### Faça o seguinte
1. Indique se cada afirmação está de acordo com o texto sobre teatro, respondendo sim ou não e citando as palavras do texto que o decidem: (a) Quem escreve frequenta o Teatro São João, o Teatro Carlos Alberto e o Mosteiro de São Bento da Vitória há cerca de 20 anos. (b) O Teatro São João voltou a funcionar em 1996, depois de obras de restauro. (c) Boca de Cena: Teatro-Jantar teve encenação de Ricardo Pais.
2. Reescreva o trecho do texto sobre teatro que começa em "No Mosteiro de" e termina em "nunca tinha assistido.", substituindo "espetáculo" por "evento".
3. Responda, com base no texto sobre teatro:
(a) Que profissão tem quem escreve?
(b) Quem encenou O Grande Teatro do Mundo?
(c) De quem foi a criação de Boca de Cena: Teatro-Jantar?

Um frémito de alvoroço e medo

ELVIRA PARDINHAS*

A minha experiência enquanto espectadora de teatro vai longa. Há cerca de 20 anos que frequento o Teatro São João, Teatro Carlos Alberto e Mosteiro de São Bento da Vitória e, como professora do ensino secundário, divulguei e acompanhei os meus alunos inúmeras vezes ao teatro, pois considero-o fundamental para ensinar, agitar e refrescar as mentes.

A partir de 1996, ano do “renascimento” do Teatro São João após obras de restauro no edifício, a cidade recuperou o seu belíssimo teatro e nesse espaço remodelado foram muitas as peças a que assisti e me marcaram. De entre elas, destaco: a inesquecível Madame, de Maria Velho da Costa, encenação de Ricardo Pais, com Eunice Muñoz e Eva Wilma, duas atrizes que tiveram uma atuação excecional; O Grande Teatro do Mundo, de Calderón de la Barca, encenação de Nuno Carinhas; A Mãe, de Brecht, encenação de Joaquim Benite, com Eunice Muñoz; Arte, de Yasmina Reza, com António Feio, Miguel Guilherme e José Pedro Gomes; O Deus da Matança, de Yasmina Reza, encenação de João Lourenço, com Paulo Pires e Sofia de Portugal; As Lições, a partir de A Lição, de Eugène Ionesco, encenação de Ricardo Pais; Turismo Infinito, de António M. Feijó, encenação de Ricardo Pais, com João Reis, Emília Silvestre e Pedro Almendra, entre outros; Ah, os dias felizes, de Samuel Beckett, encenação de Nuno Carinhas, com a incrível, imensa e sublime Emília Silvestre.

No Mosteiro de São Bento da Vitória, destaco Boca de Cena: Teatro-Jantar, criação do Teatro de Marionetas do Porto, com encenação do saudoso João Paulo Seara Cardoso, um espetáculo único, original, algo a que a cidade nunca tinha assistido.

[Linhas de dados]
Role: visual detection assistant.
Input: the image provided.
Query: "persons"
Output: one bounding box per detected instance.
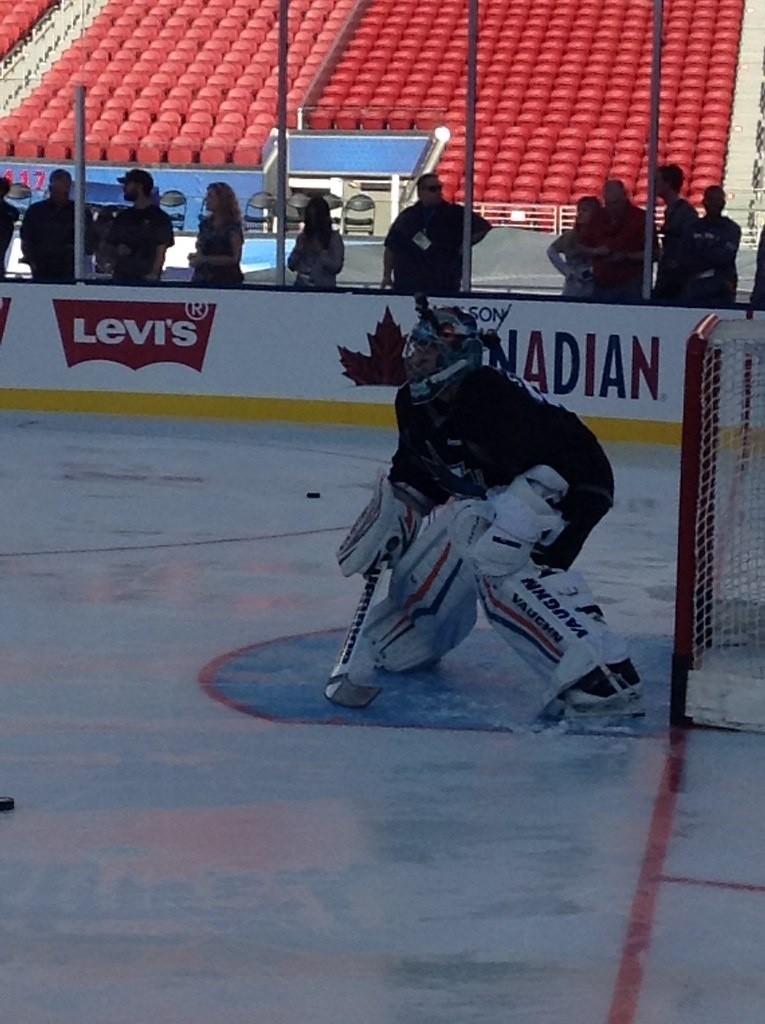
[380,174,491,292]
[19,169,96,281]
[288,196,344,289]
[337,307,648,719]
[187,182,245,282]
[96,169,175,281]
[0,178,19,277]
[547,164,742,309]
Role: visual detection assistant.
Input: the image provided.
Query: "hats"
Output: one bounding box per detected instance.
[116,169,153,189]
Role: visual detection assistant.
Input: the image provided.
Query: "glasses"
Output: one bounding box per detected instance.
[209,182,227,188]
[421,184,442,193]
[50,187,69,197]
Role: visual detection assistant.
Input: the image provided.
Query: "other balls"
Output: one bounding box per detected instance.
[306,492,321,498]
[0,796,15,811]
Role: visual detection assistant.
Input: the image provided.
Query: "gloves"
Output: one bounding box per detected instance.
[472,484,569,578]
[334,466,424,581]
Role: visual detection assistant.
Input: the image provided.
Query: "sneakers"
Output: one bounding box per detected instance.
[563,658,645,703]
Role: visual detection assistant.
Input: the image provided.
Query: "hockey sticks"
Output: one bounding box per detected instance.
[322,566,384,711]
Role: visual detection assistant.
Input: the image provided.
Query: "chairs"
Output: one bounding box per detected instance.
[0,0,745,239]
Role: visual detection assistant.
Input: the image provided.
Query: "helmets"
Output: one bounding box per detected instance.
[400,306,485,406]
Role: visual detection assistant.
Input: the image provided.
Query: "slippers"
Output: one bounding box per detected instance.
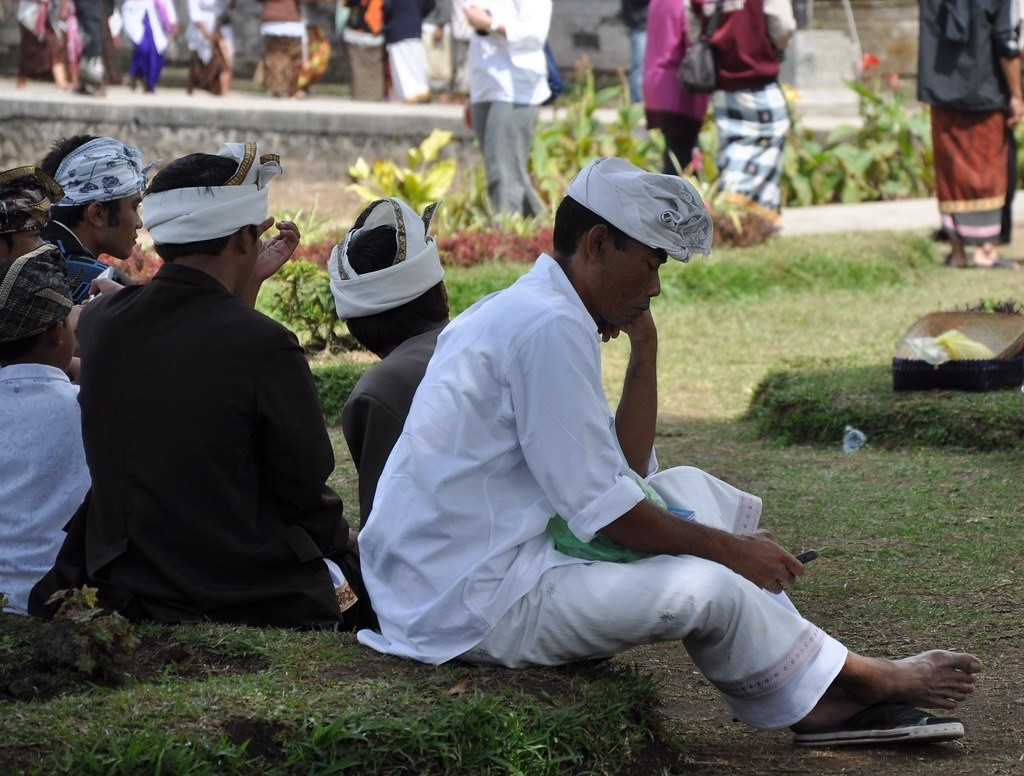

### Respostas esperadas
1.
(a) Sim: "Há cerca de 20 anos que frequento o Teatro São João, Teatro Carlos Alberto e Mosteiro de São Bento da Vitória".
(b) Sim: "A partir de 1996, ano do “renascimento” do Teatro São João após obras de restauro no edifício".
(c) Não: "com encenação do saudoso João Paulo Seara Cardoso".

2.
No Mosteiro de São Bento da Vitória, destaco Boca de Cena: Teatro-Jantar, criação do Teatro de Marionetas do Porto, com encenação do saudoso João Paulo Seara Cardoso, um evento único, original, algo a que a cidade nunca tinha assistido.

3.
(a) Professora do ensino secundário.
(b) Nuno Carinhas.
(c) Do Teatro de Marionetas do Porto.